Finalmente, embora não diretamente relacionado à química alimentar, deve-se notar que um
tremendo trabalho sobre as interações íon-proteína pode ser encontrado na literatura de
fabricação de couro, ou seja, curtimento. Ao longo dos séculos, as pessoas ganharam muita
experiência empírica. Especialmente na década de 1920, surgiram vários artigos sobre esse
assunto. Mas foi apenas há alguns anos que os cientistas conseguiram uma base mais física dentro
das interações íon-colágeno, especialmente no processo de “decapagem”. Neste contexto, a Ref.
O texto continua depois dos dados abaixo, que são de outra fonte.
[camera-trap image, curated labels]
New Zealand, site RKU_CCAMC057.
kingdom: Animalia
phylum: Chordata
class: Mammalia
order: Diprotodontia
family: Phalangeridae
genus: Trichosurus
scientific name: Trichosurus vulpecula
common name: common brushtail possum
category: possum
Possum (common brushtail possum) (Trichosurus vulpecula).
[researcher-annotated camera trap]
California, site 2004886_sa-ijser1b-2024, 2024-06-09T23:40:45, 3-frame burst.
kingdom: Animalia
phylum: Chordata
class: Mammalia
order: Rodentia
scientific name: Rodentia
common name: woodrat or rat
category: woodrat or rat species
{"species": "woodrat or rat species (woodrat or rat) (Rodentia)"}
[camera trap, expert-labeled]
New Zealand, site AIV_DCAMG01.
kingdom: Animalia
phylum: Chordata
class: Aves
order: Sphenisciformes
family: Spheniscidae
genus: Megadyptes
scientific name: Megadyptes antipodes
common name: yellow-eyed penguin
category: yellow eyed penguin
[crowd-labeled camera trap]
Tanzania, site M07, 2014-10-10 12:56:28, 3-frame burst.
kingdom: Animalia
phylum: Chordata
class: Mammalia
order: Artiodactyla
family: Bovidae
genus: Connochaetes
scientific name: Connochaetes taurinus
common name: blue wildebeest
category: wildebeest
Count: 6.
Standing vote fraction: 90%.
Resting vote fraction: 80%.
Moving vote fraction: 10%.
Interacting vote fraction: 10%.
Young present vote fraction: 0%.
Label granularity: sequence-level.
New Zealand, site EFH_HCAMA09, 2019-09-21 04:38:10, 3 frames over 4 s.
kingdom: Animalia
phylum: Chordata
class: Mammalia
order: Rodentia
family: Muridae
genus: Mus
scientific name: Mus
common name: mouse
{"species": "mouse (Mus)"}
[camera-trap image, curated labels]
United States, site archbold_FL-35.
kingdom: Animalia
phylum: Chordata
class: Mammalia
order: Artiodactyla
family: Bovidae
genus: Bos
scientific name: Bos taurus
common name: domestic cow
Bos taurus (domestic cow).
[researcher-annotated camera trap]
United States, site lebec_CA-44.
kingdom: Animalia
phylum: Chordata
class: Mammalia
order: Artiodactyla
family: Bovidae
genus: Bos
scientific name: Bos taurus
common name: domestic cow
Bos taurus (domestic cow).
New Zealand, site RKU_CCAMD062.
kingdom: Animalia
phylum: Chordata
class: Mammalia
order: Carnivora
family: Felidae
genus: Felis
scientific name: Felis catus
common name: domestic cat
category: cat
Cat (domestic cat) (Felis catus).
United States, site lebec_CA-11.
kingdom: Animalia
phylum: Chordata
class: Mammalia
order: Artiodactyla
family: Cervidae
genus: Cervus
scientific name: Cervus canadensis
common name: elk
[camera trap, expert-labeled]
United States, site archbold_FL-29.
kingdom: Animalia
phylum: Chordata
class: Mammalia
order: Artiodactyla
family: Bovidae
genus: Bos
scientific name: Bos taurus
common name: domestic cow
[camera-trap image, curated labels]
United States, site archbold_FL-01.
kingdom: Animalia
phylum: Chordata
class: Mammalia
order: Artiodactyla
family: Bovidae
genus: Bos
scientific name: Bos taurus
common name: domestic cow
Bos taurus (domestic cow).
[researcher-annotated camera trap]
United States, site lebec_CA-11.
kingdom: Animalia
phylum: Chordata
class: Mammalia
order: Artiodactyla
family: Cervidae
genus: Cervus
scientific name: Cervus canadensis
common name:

[36] deve ser citado, porque neste interessante estudo experimental sobre a estabilidade térmica
do colágeno de pele de bezerro I em soluções salinas, pode-se distinguir bem a faixa de
concentração de essencialmente eletrostática da faixa intermediária de salting-in ou-out e das
soluções concentradas, onde até mesmo os caótropos se transformam em salinização. Existem
também algumas simulações de computador [37] sobre o inchaço de colágeno em soluções de
água e sal, embora algumas interpretações dos resultados provavelmente devam ser
reconsideradas em vista dos conceitos mais recentes mencionados acima. Como essas interações
íon-colágeno são sensíveis ao pH é estudado em detalhes em um trabalho experimental recente
[38].
5. Panorama
É incrível ver o progresso que foi feito nos últimos dez a quinze anos no que diz respeito à
compreensão dos efeitos iônicos específicos. As diferentes opiniões sobre sua origem parecem
convergir cada vez mais. Tanto as novas oportunidades do poder do computador atual quanto a
multiplicidade de resultados experimentais contribuíram para essa afirmação otimista. Mas o mais
importante: alguns cientistas tentam destilar agora o essencial de todos esses inúmeros estudos
para obter algumas regras generalizadas ou pelo menos uma compreensão física das tendências
observadas ou previstas.
O que resta fazer? Devemos chegar a uma espécie de tabelas indicando, em qual caso e para qual
propriedade que séries ou combinação de íons / grupos de cabeça pode ser esperada. Para fazer
isso, devemos incluir também açúcares, resíduos de aminoácidos e osmólitos na série, bem como
grupos de cabeça polares não carregados. Devemos também incluir íons que ocorrem atualmente
em Líquidos Iônicos para os casos em que eles estão em contato com a água. Finalmente, por
razões práticas, devemos tentar colocar números nos íons / grupos de cabeça com algumas regras
de combinação (certamente não únicas). Esses números foram mais úteis em outros contextos,
por exemplo, para definir a polaridade local dos solventes com os números ET [39]. Sem essa
destilação de informações, o conhecimento atual dos efeitos específicos do íon permanecerá
inaplicável para a maioria dos cientistas e engenheiros que enfrentam problemas práticos com a
especificidade do íon em seus sistemas.